拒做PB Boy！教你巧用 Protobuf 反射来优化代码

2020-12-01

作者：iversonluo，腾讯 WXG 应用开发工程师

有些后台同学将自己称为 SQL Boy，因为负责的业务主要是对数据库进行增删改查。经常和 Proto 打交道的同学，是不是也会叫自己 PB Boy？因为大部分工作也是对 Proto 进行 SET 和 GET。面对大量重复且丑陋的代码，除了宏是否有更好的解决方法？本文结合 PB 反射给出了我在运营系统开发工作中的一些代码优化实践。

一、背景

Protobuf(下文称为 PB)是一种常见的数据序列化方式，常常用于后台微服务之间传递数据。

笔者目前主要的工作都是和表单打交道，而表单一般涉及到大量的数据输入，表单调用方一般将数据格式化为 JSON 后传给 CGI，而 CGI 和后台服务、后台服务之前会用 PB 传递数据。

在写代码时，经常会遇到一些丑陋的、圈复杂度较高、较难维护的关于 PB 的使用代码：

对字段的必填校验硬编码在代码中：如果需要变更校验规则，则需要修改代码；
一个字段一个 if 校验，圈复杂度较高：对传进来的字段每个字段都进行多种规则校验，例如长度，XSS，正则校验等，一个校验一个 if 代码，代码圈复杂度很高；
想要获取 PB 中所有的非空字段，形成一个 map<string,string>，需要大量的 if 判断和重复代码；
在后台服务间传递数据，由于模块由不同的人开发，导致相同字段的命名不一样，从一个 PB 中挑选一部分内容到另外一个 PB 中，需要大量的 GET 和 SET 代码。

是否可以有方法解决上面的几个问题呢？

答案是使用PB 反射。

二、PB 反射的使用

反射的一般定义如下：计算机程序在运行时可以访问、检测和修改它本身状态或行为。

protobuf 的类图如下：

从上图我们可以看出，Message 类继承于 MessageLite 类，业务一般自定义的 Person 类继承于 Message 类。

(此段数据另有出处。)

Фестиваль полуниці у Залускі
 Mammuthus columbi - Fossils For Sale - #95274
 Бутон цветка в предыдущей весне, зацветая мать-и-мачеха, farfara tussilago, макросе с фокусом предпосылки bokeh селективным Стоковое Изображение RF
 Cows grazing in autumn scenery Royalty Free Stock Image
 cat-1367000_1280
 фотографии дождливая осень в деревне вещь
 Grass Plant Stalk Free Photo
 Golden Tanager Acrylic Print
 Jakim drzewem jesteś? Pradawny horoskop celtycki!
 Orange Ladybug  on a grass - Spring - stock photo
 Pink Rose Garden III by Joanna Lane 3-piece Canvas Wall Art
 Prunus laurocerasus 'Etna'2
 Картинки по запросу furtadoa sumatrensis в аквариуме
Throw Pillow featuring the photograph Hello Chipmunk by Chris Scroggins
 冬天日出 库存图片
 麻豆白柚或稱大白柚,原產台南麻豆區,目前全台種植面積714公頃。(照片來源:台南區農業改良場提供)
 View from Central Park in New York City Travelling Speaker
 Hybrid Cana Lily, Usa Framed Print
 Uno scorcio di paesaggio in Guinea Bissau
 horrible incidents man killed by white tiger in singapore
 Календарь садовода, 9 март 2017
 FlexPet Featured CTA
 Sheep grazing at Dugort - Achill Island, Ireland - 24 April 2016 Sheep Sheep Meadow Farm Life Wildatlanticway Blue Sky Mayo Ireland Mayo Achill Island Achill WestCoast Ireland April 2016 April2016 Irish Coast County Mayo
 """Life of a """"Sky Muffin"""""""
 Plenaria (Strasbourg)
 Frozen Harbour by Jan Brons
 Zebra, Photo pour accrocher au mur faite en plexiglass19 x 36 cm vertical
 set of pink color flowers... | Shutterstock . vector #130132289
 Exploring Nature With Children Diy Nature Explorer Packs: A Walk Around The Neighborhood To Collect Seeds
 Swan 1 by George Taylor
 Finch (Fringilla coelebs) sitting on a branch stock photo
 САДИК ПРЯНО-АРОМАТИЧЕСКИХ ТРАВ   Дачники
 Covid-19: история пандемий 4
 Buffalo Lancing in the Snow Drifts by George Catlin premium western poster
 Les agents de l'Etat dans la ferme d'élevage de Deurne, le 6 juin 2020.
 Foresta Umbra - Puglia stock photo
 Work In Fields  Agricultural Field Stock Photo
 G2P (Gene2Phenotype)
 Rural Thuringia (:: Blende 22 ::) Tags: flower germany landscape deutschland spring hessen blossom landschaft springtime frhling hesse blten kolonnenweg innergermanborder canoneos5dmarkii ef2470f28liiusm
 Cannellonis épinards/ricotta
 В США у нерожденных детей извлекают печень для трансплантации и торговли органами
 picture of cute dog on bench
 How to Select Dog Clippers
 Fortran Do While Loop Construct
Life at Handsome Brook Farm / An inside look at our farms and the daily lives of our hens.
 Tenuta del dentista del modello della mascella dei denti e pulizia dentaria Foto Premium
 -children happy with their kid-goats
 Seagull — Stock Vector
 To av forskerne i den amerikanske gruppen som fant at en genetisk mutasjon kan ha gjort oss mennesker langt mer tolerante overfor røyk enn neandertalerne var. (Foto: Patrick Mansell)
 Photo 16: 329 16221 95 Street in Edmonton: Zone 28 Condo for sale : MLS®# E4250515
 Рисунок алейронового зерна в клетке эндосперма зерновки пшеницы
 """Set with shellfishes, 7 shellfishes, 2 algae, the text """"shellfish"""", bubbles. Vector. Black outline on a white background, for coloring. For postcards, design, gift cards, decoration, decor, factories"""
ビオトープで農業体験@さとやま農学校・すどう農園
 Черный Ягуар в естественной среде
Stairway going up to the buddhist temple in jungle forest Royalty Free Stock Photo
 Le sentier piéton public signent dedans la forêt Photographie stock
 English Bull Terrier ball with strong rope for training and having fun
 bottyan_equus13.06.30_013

Descriptor 类和 Reflection 类都聚合于 Message，是弱依赖的关系。

类名类描述Descriptor对 Message 进行描述，包括 message 的名字、所有字段的描述、原始 proto 文件内容等FieldDescriptor对 Message 中单个字段进行描述，包括字段名、字段属性、原始的 field 字段等Reflection提供了动态读和写 message 中单个字段能力

所以一般使用 PB 反射的步骤如下：

1. 通过Message获取单个字段的FieldDescriptor
2. 通过Message获取其Reflection
3. 通过Reflection来操作FieldDescriptor，从而动态获取或修改单个字段

获取 Descript、Reflection 的函数：

const google::protobuf::Reflection* pReflection = pMessage->GetReflection();
const google::protobuf::Descriptor* pDescriptor = pMessage->GetDescriptor();

获取 FieldDescriptor 的函数：

const google::protobuf::FieldDescriptor * pFieldDesc = pDescriptor->FindFieldByName(id);

下面分别介绍上面的三个类。

2.1 类 Descriptor 介绍

类 Descriptor 主要是对 Message 进行描述，包括 message 的名字、所有字段的描述、原始 proto 文件内容等，下面介绍该类中包含的函数。

首先是获取自身信息的函数：

const std::string & name() const; // 获取message自身名字
int field_count() const; // 获取该message中有多少字段
const FileDescriptor* file() const; // The .proto file in which this message type was defined. Never nullptr.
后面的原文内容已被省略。